The variation in the prostate signal between acquisitions is much greater than the noise level and is probably due to motion artifacts. Since deformable registration did not reduce variability, we conclude that most of the variability is due to motion during application of diffusion-sensitizing gradients. Regions with restricted diffusion are particularly sensitive to these motion artifacts. At high b-value, signals from parts of cancers appear in some images but not in others. Averaging the signals that show the cancers together with signals that do not show the cancers can reduce cancer conspicuity and produce errors in measurements of restricted diffusion. The results demonstrate that ERD is a viable method of selecting and preserving cancer signals across acquisitions. This approach assumes that high intensity signals at high b-value acquisitions are due to restricted diffusion, e.g. in cancers. This introduces bias. Some high intensity signals can be due to artifacts, such as signal pile-up, T2 shine-through and coil artifacts. As a result, ERD can introduce false positives.
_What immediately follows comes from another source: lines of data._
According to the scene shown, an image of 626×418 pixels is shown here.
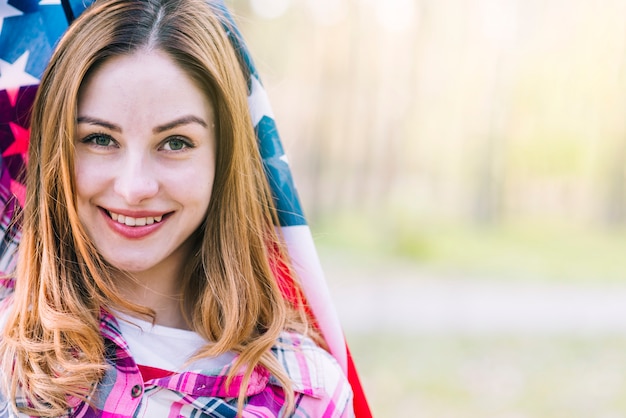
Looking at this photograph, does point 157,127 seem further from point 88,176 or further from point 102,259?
point 102,259

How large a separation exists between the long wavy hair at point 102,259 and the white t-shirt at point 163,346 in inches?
1.0

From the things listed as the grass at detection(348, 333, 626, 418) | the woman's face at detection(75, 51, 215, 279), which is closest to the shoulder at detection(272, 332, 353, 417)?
the woman's face at detection(75, 51, 215, 279)

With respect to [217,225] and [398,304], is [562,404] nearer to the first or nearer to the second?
[398,304]

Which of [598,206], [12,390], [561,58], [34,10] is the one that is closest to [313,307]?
[12,390]

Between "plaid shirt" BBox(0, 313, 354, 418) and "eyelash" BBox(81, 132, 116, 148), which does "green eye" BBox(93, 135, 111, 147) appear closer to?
"eyelash" BBox(81, 132, 116, 148)

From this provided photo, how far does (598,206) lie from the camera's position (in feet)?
38.2

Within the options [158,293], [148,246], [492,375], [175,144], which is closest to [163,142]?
[175,144]

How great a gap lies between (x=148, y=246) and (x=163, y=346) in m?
0.26

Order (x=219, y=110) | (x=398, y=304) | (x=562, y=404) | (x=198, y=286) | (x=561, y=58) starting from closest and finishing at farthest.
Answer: (x=219, y=110) < (x=198, y=286) < (x=562, y=404) < (x=398, y=304) < (x=561, y=58)

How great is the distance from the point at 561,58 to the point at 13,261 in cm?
899

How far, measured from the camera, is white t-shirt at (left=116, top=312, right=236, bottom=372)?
1877 mm

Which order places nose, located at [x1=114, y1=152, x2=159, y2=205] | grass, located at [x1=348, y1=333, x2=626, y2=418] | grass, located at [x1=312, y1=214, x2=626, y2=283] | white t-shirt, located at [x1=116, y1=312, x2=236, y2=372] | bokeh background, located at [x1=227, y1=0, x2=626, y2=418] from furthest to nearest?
grass, located at [x1=312, y1=214, x2=626, y2=283]
bokeh background, located at [x1=227, y1=0, x2=626, y2=418]
grass, located at [x1=348, y1=333, x2=626, y2=418]
white t-shirt, located at [x1=116, y1=312, x2=236, y2=372]
nose, located at [x1=114, y1=152, x2=159, y2=205]

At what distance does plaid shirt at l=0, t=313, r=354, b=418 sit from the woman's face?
0.22m

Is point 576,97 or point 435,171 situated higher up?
point 576,97
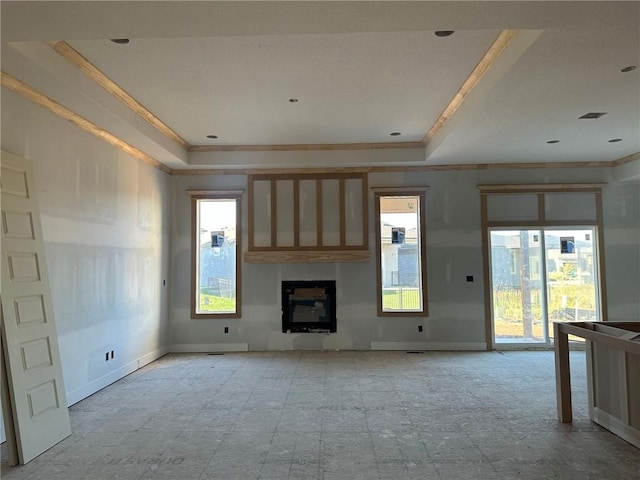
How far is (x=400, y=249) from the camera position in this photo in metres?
7.24

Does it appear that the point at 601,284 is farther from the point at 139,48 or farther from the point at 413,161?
the point at 139,48

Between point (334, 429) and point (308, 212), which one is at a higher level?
point (308, 212)


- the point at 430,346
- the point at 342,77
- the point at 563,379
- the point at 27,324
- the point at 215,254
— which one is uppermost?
the point at 342,77

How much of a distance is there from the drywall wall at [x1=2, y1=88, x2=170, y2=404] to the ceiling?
1.18 ft

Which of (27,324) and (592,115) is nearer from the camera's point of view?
(27,324)

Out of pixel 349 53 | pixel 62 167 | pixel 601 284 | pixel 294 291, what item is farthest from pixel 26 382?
pixel 601 284

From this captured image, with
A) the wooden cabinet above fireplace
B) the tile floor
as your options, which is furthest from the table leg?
the wooden cabinet above fireplace

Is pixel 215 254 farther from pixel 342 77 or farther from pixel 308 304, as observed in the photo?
pixel 342 77

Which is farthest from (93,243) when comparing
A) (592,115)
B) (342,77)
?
(592,115)

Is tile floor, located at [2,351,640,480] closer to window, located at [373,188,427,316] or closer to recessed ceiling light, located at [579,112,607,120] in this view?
window, located at [373,188,427,316]

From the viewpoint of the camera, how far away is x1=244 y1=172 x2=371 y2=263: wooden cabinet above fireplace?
718 centimetres

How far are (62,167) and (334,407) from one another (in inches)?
144

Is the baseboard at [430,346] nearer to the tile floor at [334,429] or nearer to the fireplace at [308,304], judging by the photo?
the fireplace at [308,304]

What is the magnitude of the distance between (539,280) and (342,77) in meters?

More sophisticated approaches to ERD will involve the use of cluster analysis and AI to identify suspicious tissues and exclude artifacts.

Conclusion

The standard approach to averaging individual diffusion-weighted acquisitions may obscure signals from cancers. Alternatives such as ERD are needed to ensure that cancers are reliably diagnosed with DWI.

Acknowledgements

This research is supported by National Institutes of Health (R01 CA172801, R01CA218700, 1S10OD018448-01), University of Chicago Comprehensive Cancer Center Support Grant (Grant No. P30CA014599), and the Sanford J Grossman Charitable Trust.